◆ **Tasks**:
1 > Reproduce the part of the meeting notes between "Wednesday, March 28, 2012" and "of 100 times)", inclusive.
2 > Translate this sentence from the meeting notes into Spanish: "Implemented the Double Integrator environment mentioned in several papers."
3 > Answer these questions using the meeting notes:
(a) About how often does IRTI get stuck in a non-optimal region in the Six Hump Camel Back environment?
(b) Around what date is the individual meeting planned?
(c) What parameter was added, according to the notes from the 16-03-2012 meeting?

Wednesday, March 28, 2012

Meeting 28-03-2012

Action Points
  • We all taked about our progress, results so far and current work
  • I implemented IRTI, TLS, HOO and HOLOP although the latter two are under development
  • By observing the agent's behavior in RL Viz I notices a couple of things which I should look into
    • IRTI gets stuck in a non-optimal regions very rarely (Six Hump Camel Back; approximately 1 out of 100 times)
    • The TLS agent does sometimes a bad move in the Double Integrator
    • The sinus function seems a difficult problem for IRTI and sampling is mostly done at the local maxima at the left
    • HOO performs better than IRTI at the Sinus function and very bad in the Six Hump Camel Back environment
    • HOO is much slower than IRTI
    • HOO does not explore correctly
    • HOLOP performs bad, most likely due to the incorrect workings of HOO
  • I should look into these problems. The planning below show some solutions for above problems
  • Try to split sooner for the Sinus environment and observe results
  • Make nodes beforehand
  • Remove storing the action ranges within the nodes (to avoid array copying each split)
  • Scale the exploration term in the calculation of U in HOO
  • Update U and B values before the selection step
  • Change the discounting of reward (the power should match the depth)
  • Investigate saving of images in RL Viz
Next meeting
  • Individual meeting: +- April 11
  • Joint meeting: +- April 25

Saturday, March 17, 2012

Meeting 16-03-2012

  • Implemented the option of time based learning (basides simulation based learning)
  • Implemented discounted rewards for the backtracking step
  • Added a parameter for the maximum expansion depth of the meta tree
  • Did some optimization for IRTI / RMTL and experimented a bit
  • Implemented the Double Integrator environment mentioned in several papers
  • Started implementation HOO
    • Seems to work for one-step one-dimensional problems (i.e. one-step Donut World)

◆ **Information shown**:
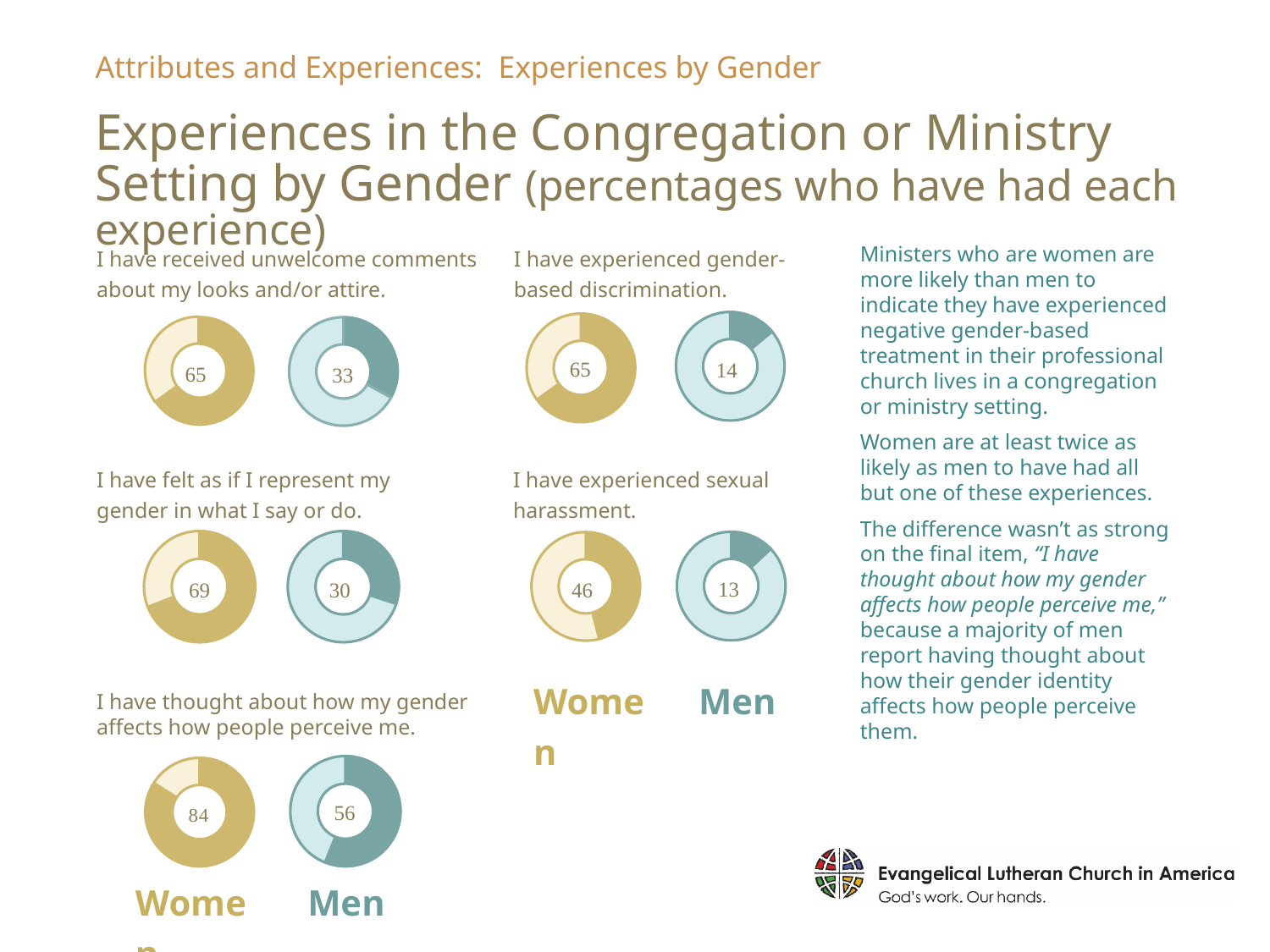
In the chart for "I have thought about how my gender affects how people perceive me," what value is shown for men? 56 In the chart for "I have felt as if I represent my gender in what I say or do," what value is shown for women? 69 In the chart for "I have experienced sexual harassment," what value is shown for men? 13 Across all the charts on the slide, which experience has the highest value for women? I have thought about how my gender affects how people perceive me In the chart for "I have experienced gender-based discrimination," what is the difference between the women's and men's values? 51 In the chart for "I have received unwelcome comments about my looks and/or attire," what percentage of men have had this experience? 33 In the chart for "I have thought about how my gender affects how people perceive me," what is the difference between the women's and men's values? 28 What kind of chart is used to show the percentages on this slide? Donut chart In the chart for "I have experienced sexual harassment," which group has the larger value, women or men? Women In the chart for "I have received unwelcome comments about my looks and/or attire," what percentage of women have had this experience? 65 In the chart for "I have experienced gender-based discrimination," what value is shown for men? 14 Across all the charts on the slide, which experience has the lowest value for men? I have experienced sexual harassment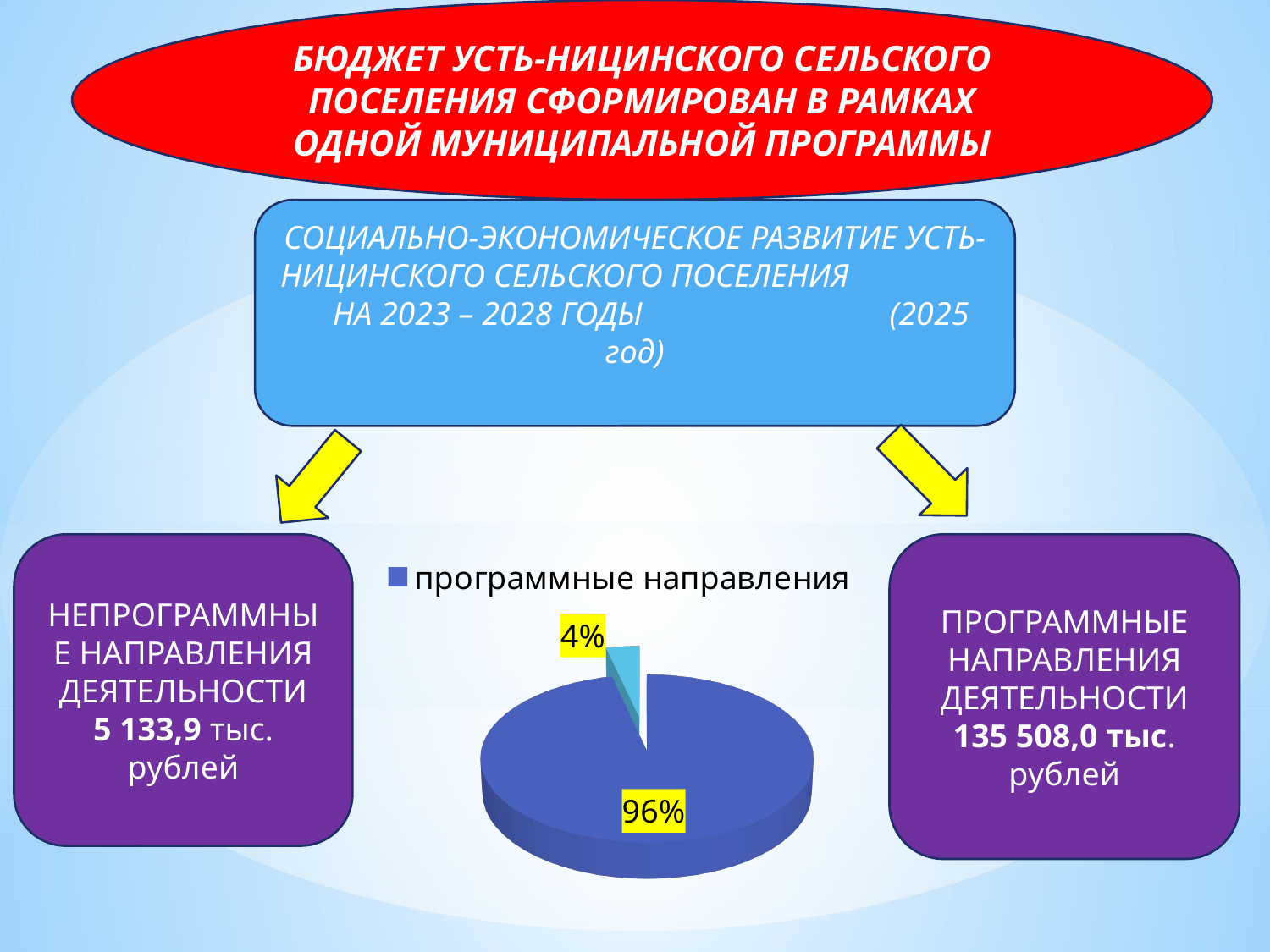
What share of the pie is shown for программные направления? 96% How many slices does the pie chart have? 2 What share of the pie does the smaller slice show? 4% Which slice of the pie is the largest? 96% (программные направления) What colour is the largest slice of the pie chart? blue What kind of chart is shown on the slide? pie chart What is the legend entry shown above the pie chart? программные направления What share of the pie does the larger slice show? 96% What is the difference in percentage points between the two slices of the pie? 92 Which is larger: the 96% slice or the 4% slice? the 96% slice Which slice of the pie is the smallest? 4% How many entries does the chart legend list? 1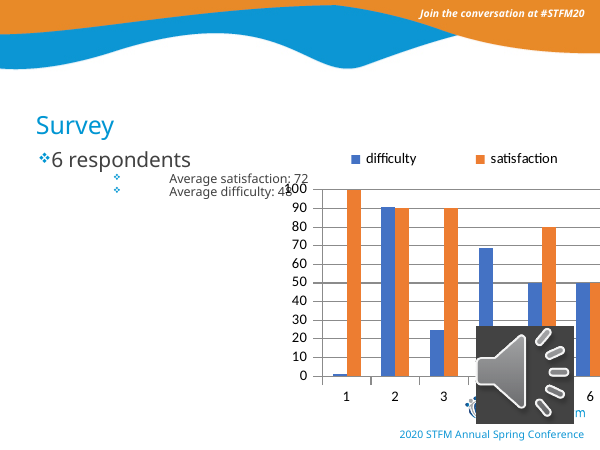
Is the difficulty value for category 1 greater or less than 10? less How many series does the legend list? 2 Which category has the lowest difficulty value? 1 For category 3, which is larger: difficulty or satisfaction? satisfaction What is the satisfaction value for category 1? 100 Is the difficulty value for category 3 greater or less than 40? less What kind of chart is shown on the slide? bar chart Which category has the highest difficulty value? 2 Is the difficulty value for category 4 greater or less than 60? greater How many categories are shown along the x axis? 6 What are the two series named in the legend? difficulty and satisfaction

--

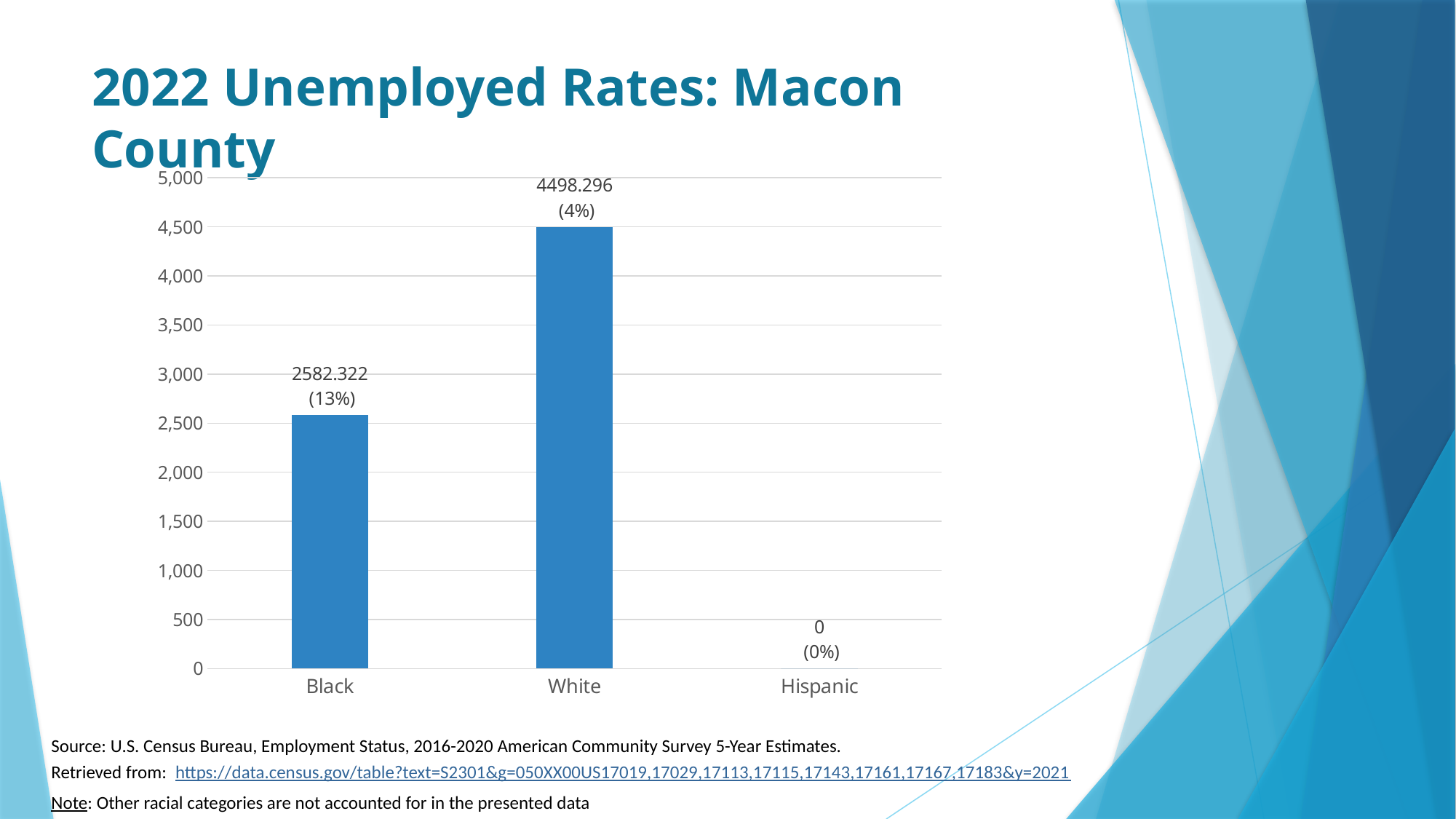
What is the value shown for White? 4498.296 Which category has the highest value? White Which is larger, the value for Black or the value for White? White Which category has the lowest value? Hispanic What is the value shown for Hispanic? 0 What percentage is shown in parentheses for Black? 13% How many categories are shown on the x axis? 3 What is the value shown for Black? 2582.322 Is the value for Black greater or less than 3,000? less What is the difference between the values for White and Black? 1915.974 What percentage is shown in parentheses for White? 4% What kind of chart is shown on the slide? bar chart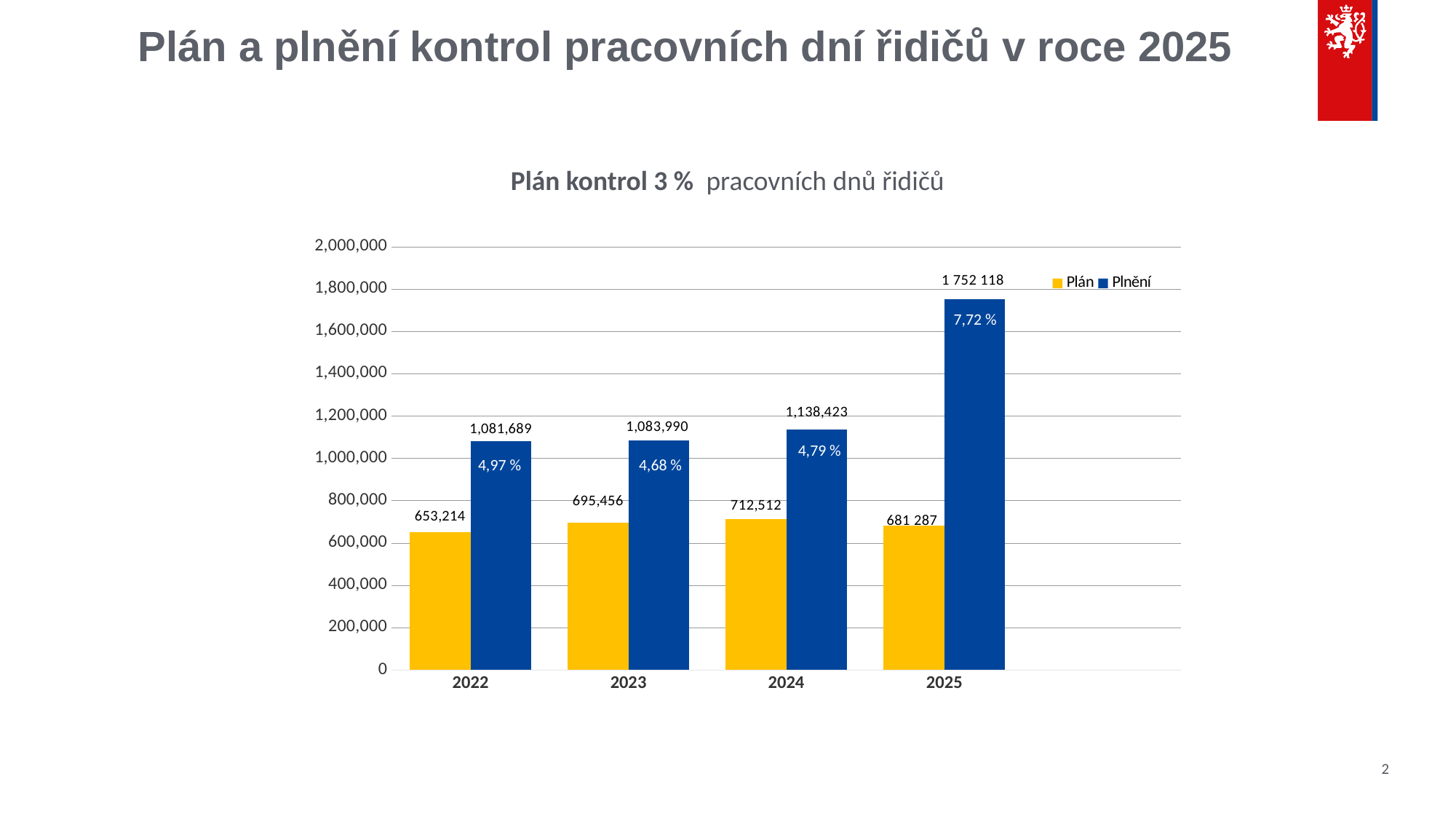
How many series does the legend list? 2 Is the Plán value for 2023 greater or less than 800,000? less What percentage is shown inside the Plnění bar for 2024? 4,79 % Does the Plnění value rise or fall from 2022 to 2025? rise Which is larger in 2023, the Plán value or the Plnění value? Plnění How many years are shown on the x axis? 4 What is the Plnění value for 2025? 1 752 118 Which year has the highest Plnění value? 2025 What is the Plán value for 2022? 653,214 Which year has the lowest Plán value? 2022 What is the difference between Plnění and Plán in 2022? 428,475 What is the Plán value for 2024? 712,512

==

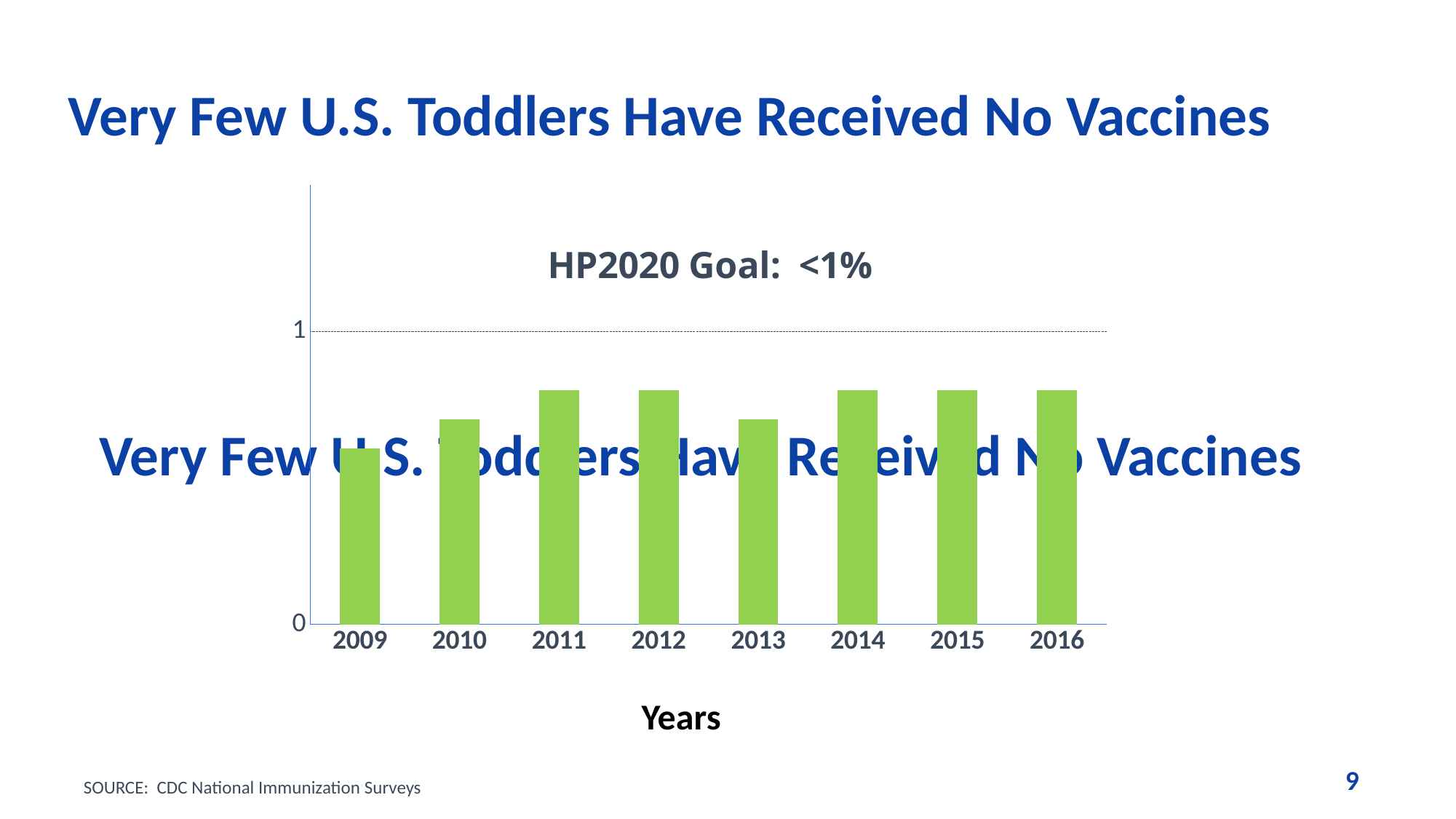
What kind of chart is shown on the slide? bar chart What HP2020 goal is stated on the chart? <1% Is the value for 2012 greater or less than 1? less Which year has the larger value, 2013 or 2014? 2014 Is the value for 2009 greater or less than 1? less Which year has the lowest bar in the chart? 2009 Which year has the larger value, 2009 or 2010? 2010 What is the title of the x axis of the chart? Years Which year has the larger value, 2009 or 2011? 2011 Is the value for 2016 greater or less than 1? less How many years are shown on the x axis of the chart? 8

◆ **Responses to the exercise**:
1 >
Wednesday, March 28, 2012

Meeting 28-03-2012

Action Points
  • We all taked about our progress, results so far and current work
  • I implemented IRTI, TLS, HOO and HOLOP although the latter two are under development
  • By observing the agent's behavior in RL Viz I notices a couple of things which I should look into
    • IRTI gets stuck in a non-optimal regions very rarely (Six Hump Camel Back; approximately 1 out of 100 times)

2 > Se implementó el entorno Double Integrator mencionado en varios artículos.

3 >
(a) About 1 out of 100 times.
(b) Around April 11.
(c) A parameter for the maximum expansion depth of the meta tree.